AVP, Senior Data Engineer, Group Consumer Banking Technology, Technology & Operations
Group Technology and Operations (T&O) enables and empowers the bank with an efficient, nimble, and resilient infrastructure through a strategic focus on productivity, quality & control, technology, people capability and innovation. In Group T&O, we manage most of the Bank's operational processes and inspire to delight our business partners through our multiple banking delivery channels.

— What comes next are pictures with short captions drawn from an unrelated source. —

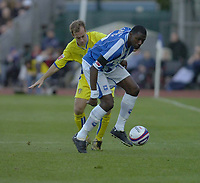Photo: Matt Bright.<br /> Brighton and Hove Albion v Leeds United. Coca Cola League 1. 20/10/2007.<br /> Jamie Clapham of Leeds Utd and Bas Savage of Brighton challenge for the ball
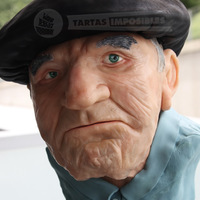 The Grandpa's Whim Brownie and orange buttercream. Grandpa is made with modelling chocolate and beret with RKT.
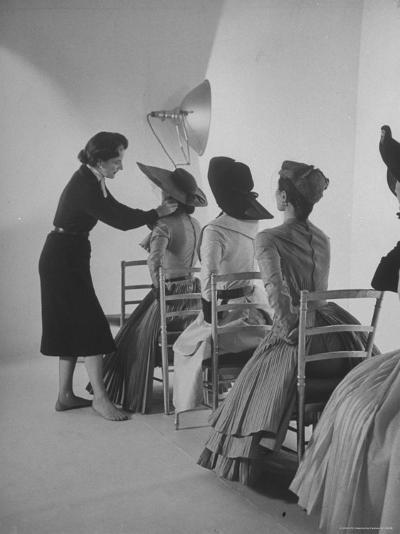 Vogue Magazine Editor Bettina Ballard Directing and prepping models for Photo Shoot at Studio-Nat Farbman-Premium Photographic Print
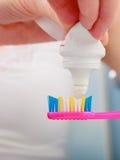 把牙膏放的妇女手在牙刷上 免版税库存照片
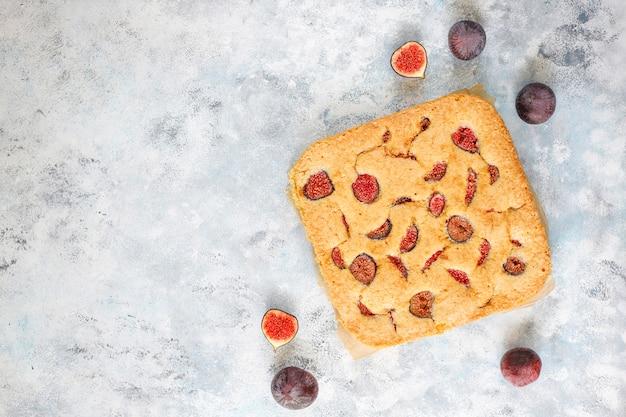Gâteau aux figues avec des figues fraîches sur fond de béton gris.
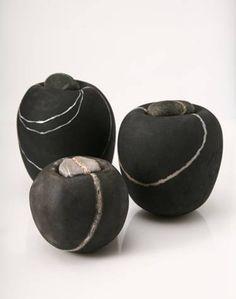 Ceramics by Kirsten Holm. Raku? They look like pebbles - worn away by water. Very organic. Love them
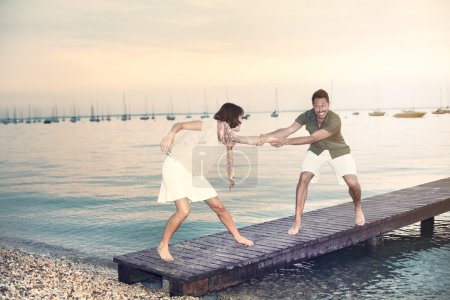 Photo for Man try to push her woman int water - Royalty Free Image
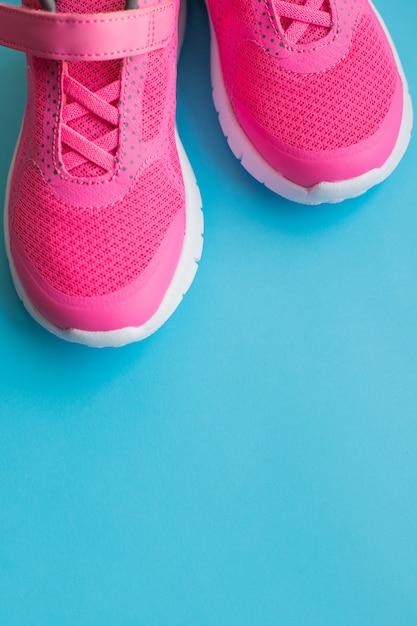 Crianças cor-de-rosa que treinam sapatas isoladas no fundo azul roupa da criança, desgaste do pé e sapatilhas dos esportes do fashion.children. par de sapatas dos esportes da menina. copie o espaço Foto Premium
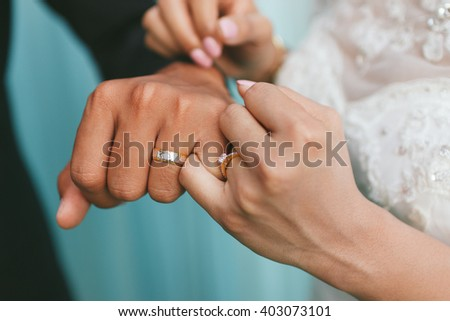 The bride puts a wedding ring on groom's finger,Thailand wedding ceremony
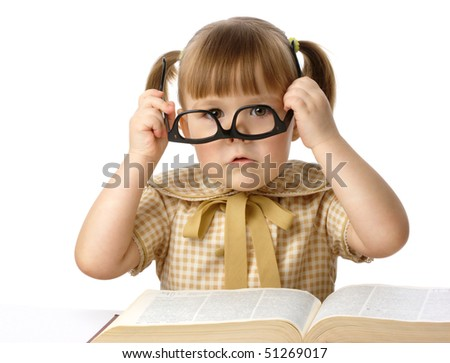 Cute little girl having fun with big book wearing black glasses, back to school concept, isolated over white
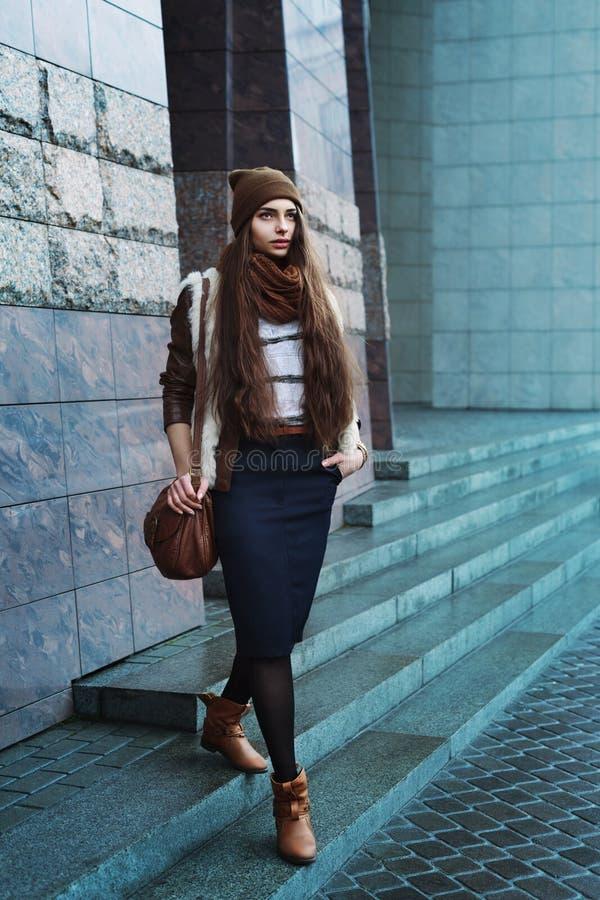 Volledig lichaamsportret van jonge mooie modieuze vrouw die modieuze kleren dragen die bij de straat lopen Modelleer het kijken stock foto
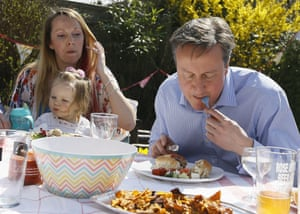 David Cameron eats a hot dog with a knife and fork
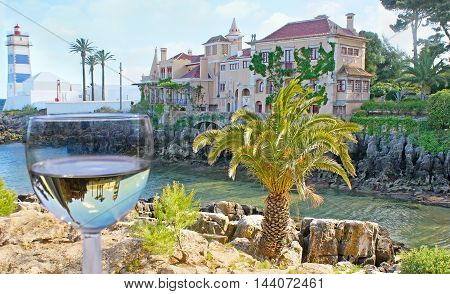 The scenic Santa Marta lighthouse and the Villa of Santa Maria on the rocky bay reflect in glass of white wine Cascais Portugal.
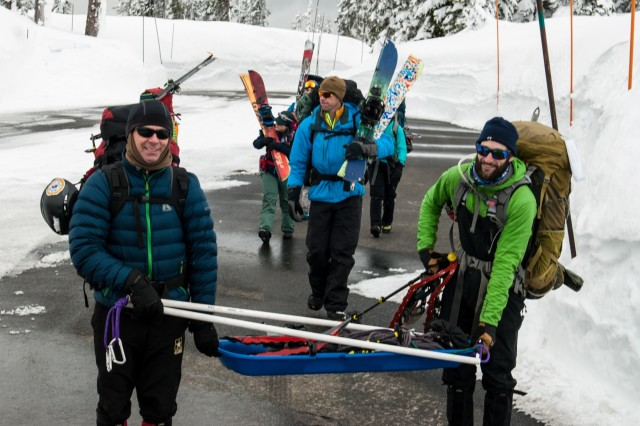 Mark Deschenes, left, and Derrick Pierson, carry a sled loaded with supplies at Mount Rainier National Park, Washington March 4, 2017. The basic alpine course is designed to give students a taste of mountaineering as well as the skills needed to participate in their first guided climb (U.S. Army Reserve Photo by Spc. Sean Harding/Released).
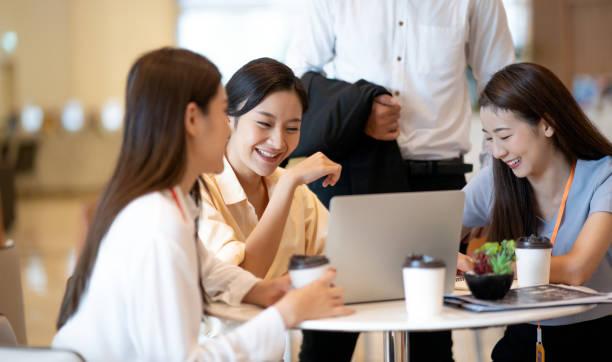 クリエイティブプロジェクトについて議論する幸せなアジアのビジネスの人々は、オンラインマーケティングに関する現代のクリエイティブオフィスディスカッションでラップトップとのミ� - 談笑する ストックフォトと画像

As a Senior Data Engineer, you'll be a specialist defining Data design, architecture, and strategy for C2MA platform projects, ensuring effective adoption of DBS enterprise Big Data stack and help us discover the information hidden in vast amounts of data. You'll help us make smarter decisions to deliver even better products and apply data mining techniques and statistical analysis to build high quality prediction systems integrated with our products. Responsibilities
- Design and implement key components for highly scalable, distributed data collection and analysis system built for handling petabytes of data in the cloud.
- Move architecture and implementation through the development pipeline, from research to deployment
- Work with architects from other divisions contributing to this analytics system and mentor team members on best practices in backend infrastructure and distributed computing topics.
- Analyse source data and data flows, working with structured and unstructured data.
- Manipulate high-volume, high-dimensionality data from varying sources to highlight patterns, anomalies, relationships and trends
- Analyse and visualize diverse sources of data, interpret results in the business context and report results clearly and concisely.
- Work side-by-side with product managers, software engineers, and designers in designing experiments and minimum viable products.
- Enhance data collection procedures that is relevant for building analytic systems.
- Aid project teams to discover data sources, get access to them, import them, clean them up, and make them "model-ready". You need to be willing and able to do your own ETL.
- Ability to install, analyse and evaluate different vendor products and tools catering to different areas of data work (Data exploration, Data visualization and MLOps) in the DBS Bigdata ecosystem and enable the business and Data scientists.
- Design and build API's to fetch and processing(request based) of the batch curated data.
- 6+ years of Experience in one or more areas of big data and machine learning
- Able to work with loosely defined requirements and exercise your analytical skills to clarify questions, share your approach and build/test elegant solutions in weekly sprint/release cycles.
- Development experience in Java/Scala and pride in producing clean, maintainable code
- Experience creating pipelines to analyze data, extracted features and prep the ML model
- Independence and self-reliance while being a pro-active team player with excellent communication skills, able to lead and mentor distributed teams.
- Professional experience building enterprise Big Data Applications using Spark, Hadoop, Hive, Presto, & Airflow.
- Hands-on development of Data applications using Spark Execution Framework, Spark SQL, Scala/Python(pyspark)
- Experience with distributed databases, such as MongoDB Aerospike, and the key issues affecting their performance and reliability.
- Experience using high-throughput, distributed message queueing systems such as Kafka.
- Familiarity with operational technologies, including Docker (required), Chef, Puppet, Zookeeper, Terraform, and Ansible (preferred).
- An ability to periodically deploy systems to on-prem environments.
- Mastery of key development tools such as GIT, and familiarity with collaboration tools such as Jira and Confluence or similar tools.
- Experience with Teradata SQL, Exadata SQL, T-SQL.
- Experience in migrating SQL from traditional RDBMS to Spark and Bigdata technologies
- In-depth knowledge of database internals and Spark SQL Catalyst engine
- Performance optimization in distributed compute environment (Spark & Hadoop).
- Experience/Exposure to SAS programming fundamentals
- Exposure to Data exploration tools like DataIQ and onboarding them into enterprise environments
- Handling of Data visualization tools like (Tableau, QlikView)
- Working experience with web-services (REST, SOAP) and/or experience in Microservices will be add on.
- Good with Architecture and has good understanding and in-depth knowledge on distributed systems
- Good knowledge of OOPs, data structure, and algorithm
We offer a competitive salary and benefits package and the professional advantages of a dynamic environment that supports your development and recognises your achievements.